Following the war, President Wilson recognized Byoir's contributions to CPI and asked him to continue in the post-war fight for the minds of the people in Middle Europe.

Byoir was officially released from active duty with The Committee in March 1919, and he relied on his relationships formed there to keep him busy for the next few years.

1919

Lithuanian National Council & Edward L. Bernays

After assisting George Creel in reestablishing communications between Czechoslovakia and capitals of various allies, Carl Byoir returned to New York in early 1919.

The Lithuanian National Council in the United States hired Byoir for his first non-CPI campaign. In turn, Byoir hired Bernays to assist in collecting ample public support to have the U.S. Senate recognize Lithuania. This support would allow Lithuania to be recognized as a free and independent nation, thus securing Lithuania's future as an ally with the U.S.

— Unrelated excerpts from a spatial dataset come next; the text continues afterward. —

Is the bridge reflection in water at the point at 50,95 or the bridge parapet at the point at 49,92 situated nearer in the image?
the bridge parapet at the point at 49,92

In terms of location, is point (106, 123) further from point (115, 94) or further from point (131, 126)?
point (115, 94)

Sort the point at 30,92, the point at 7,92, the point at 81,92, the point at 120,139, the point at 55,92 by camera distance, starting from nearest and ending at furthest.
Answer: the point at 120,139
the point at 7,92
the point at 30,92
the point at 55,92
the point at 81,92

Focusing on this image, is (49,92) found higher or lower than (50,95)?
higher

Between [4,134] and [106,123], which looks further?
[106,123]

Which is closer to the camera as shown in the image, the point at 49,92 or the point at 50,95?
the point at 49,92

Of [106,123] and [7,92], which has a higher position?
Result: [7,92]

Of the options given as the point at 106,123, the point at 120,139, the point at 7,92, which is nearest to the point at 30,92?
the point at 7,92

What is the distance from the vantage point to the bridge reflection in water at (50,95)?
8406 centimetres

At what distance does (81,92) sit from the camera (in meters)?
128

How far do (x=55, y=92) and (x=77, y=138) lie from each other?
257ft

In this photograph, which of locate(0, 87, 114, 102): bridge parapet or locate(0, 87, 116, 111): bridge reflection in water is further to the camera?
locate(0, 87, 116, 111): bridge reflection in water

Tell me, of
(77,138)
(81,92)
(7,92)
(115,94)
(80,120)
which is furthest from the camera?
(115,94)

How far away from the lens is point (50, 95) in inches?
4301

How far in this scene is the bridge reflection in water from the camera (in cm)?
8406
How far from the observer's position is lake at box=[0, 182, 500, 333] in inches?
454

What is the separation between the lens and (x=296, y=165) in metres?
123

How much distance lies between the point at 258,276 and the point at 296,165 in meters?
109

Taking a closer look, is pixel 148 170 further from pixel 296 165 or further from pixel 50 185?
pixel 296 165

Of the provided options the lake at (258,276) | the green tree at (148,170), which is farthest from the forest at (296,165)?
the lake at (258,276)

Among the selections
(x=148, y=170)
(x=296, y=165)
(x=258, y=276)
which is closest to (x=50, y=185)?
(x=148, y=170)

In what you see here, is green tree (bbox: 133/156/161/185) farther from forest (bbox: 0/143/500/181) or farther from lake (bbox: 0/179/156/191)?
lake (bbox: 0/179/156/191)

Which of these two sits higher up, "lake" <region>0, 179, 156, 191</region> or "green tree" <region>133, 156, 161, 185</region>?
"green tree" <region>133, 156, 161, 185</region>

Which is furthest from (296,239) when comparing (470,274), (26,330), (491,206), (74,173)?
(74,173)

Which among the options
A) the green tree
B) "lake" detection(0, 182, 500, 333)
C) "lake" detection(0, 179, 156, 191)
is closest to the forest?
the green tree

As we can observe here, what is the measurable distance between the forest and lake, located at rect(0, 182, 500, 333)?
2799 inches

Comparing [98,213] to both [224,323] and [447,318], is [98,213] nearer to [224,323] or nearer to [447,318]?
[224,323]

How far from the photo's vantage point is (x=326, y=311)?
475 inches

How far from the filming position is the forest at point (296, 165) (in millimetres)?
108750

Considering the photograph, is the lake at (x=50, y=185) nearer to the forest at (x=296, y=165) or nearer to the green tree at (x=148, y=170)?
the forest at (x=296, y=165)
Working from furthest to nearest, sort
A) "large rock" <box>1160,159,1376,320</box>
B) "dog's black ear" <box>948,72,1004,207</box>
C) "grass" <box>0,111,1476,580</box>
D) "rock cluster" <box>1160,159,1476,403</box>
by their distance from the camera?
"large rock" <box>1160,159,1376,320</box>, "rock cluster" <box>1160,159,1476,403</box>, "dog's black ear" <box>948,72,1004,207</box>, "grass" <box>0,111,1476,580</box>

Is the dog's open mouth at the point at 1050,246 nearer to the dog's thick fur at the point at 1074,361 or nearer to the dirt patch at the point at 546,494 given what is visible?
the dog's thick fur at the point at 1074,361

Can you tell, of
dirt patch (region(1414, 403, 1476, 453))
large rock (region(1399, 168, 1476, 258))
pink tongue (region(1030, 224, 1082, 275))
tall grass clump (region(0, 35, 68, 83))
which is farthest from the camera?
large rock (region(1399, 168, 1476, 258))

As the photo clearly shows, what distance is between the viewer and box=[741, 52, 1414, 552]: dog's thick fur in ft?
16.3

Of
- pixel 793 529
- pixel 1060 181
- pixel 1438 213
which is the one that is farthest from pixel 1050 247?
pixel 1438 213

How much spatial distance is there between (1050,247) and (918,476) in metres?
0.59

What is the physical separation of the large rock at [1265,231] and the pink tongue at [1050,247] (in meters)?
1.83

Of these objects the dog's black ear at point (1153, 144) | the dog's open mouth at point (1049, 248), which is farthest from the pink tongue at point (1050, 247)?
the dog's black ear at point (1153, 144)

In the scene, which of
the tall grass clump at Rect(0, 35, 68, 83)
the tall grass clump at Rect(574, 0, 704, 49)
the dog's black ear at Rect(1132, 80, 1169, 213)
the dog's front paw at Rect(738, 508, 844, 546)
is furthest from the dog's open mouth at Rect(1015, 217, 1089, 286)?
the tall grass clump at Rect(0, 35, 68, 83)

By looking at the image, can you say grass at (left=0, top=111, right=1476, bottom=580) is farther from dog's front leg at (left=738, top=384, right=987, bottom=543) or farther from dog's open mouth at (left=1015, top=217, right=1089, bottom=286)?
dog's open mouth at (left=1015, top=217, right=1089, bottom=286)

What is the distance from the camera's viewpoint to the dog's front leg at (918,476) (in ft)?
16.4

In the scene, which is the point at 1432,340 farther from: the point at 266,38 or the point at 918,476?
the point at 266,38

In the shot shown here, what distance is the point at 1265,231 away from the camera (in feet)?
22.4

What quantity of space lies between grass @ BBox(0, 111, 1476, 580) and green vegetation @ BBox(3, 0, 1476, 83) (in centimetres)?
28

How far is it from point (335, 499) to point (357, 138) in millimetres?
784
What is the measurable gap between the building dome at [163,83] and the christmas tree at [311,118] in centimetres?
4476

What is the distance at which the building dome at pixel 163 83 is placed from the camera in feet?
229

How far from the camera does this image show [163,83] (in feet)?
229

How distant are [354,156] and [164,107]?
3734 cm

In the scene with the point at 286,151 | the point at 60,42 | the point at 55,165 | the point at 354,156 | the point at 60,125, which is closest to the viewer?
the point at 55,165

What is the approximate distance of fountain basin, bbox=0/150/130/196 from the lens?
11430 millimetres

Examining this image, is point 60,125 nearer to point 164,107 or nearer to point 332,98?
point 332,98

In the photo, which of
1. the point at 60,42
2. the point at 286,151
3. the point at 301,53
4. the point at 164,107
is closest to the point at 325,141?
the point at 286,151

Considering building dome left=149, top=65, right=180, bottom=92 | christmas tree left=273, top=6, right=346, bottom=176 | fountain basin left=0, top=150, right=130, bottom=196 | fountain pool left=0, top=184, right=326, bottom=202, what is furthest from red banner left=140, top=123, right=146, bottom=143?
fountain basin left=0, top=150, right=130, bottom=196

The two public relations innovators used techniques from their CPI days, including print media, prominent local spokesmen, and wrote editorials and telegrams to influential parties. Their campaign was successful, and the motion to recognize Lithuania was approved by Congress.

In Byoir's memoirs he wrote, "After the war,...[Eddie and I] started a little [publicity] business--and believe me it was a little business--it was so little that...I decided to go into something more profitable."

1921

Nuxated Iron

Following stints with a motion picture company, and an import/export business, Carl Byoir returned to what he knew best — sales and advertising.

Nuxated Iron was produced and sold by E. Virgil Neal whom Byoir asked for a sales job. Neal had no room for another salesman, so Byoir decided to prove himself by working without pay. Byoir bargained that if he succeeded in increasing the sales of Nuxated Iron in cities where it was sold, Neal would find him a job in the company.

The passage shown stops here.